Tratto da "Il mistero buffo del signor burocratese"
22 settembre 2010
di Gian Antonio Stella (da il Corriere della Sera)
Come fa a essere «meridianamente epifanica l’indifferenza contenutistica»? La domanda toglie il sonno da giorni ai dipendenti del comune di Ariano Irpino che hanno avuto la fortuna di imbattersi nella lettera protocollata 15547 e firmata dal nuovo segretario generale Vincenzo Lissa. Un capolavoro assoluto. Un documento che nessun comico al mondo, volendo irridere al burocratese, potrebbe mai scrivere. Eccone, per la delizia del lettore, Alcuni estratti.
«Ho letto lo scritto emarginato in epigrafe con tutta l’attenzione che ha meritato. Nulla più. Vediamo elenticamente perché. Da essa viene in emersione una apodittica concezione del diritto immaginato come un’astrazione da investire acriticamente. Infatti è meridianamente epifanica l’indifferenza contenutistica che implica meccanicisticamente un calco a rime obbligato: la devozione al culto del formalismo idealizzato come un rifugio onirico».

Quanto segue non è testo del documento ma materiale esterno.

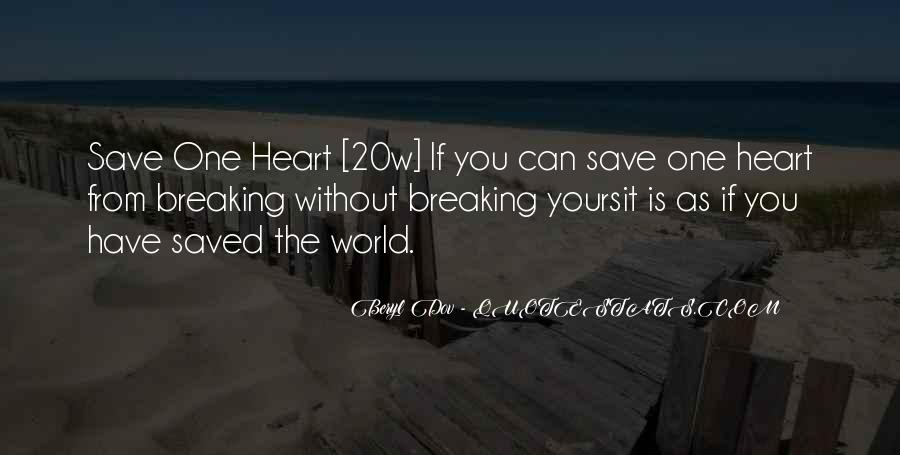 Can't Save The World Quotes #124652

«Tale rifugio svolge “una funzione redentrice”. Ma tutto ciò, come ammonisce un maestro dei nostri tempi, Natalino Irti, produce un meccanismo giuridico “che sospinge verso la nientità del diritto”. Ciò sta a significare, in termini più semplici, come una condotta attizia che è infeconda di effetti è appagante tuttavia per coloro che prefigurano la forma come l’unico stilema da assumere a paradigma della propria attività, in maniera del tutto avulsa dal contenuto e dalla sostanza. Da ciò ne deriva come da logico corollario come il formalismo solchi un canale biunivoco con il nichilismo giuridico. Infatti nichilismo e formalismo sono apparentati da un’intima fraternità. D’altra parte l’esperienza del nulla contenutistico esige il solo rigore formale».
«Dunque, è nel formalismo che si ricerca la salvazione del diritto: infatti abbandonati i contenuti, il diritto è concepito come un’artificialità meccanicistica. In altri termini non si può non rilevare come le panie della scepsi producano anche atti non solo avvinti a un vuoto formalismo, ma anche attratti nell’orbita del conflitto con se stessi (…). Da tutto ciò emerge l’immagine della casa prigione del paradosso: una casa dove le stanze non sono comunicanti e dove i corridoi non portano in nessun luogo “secondo la plastica immagine di Vengher filosofo decostruzionista”».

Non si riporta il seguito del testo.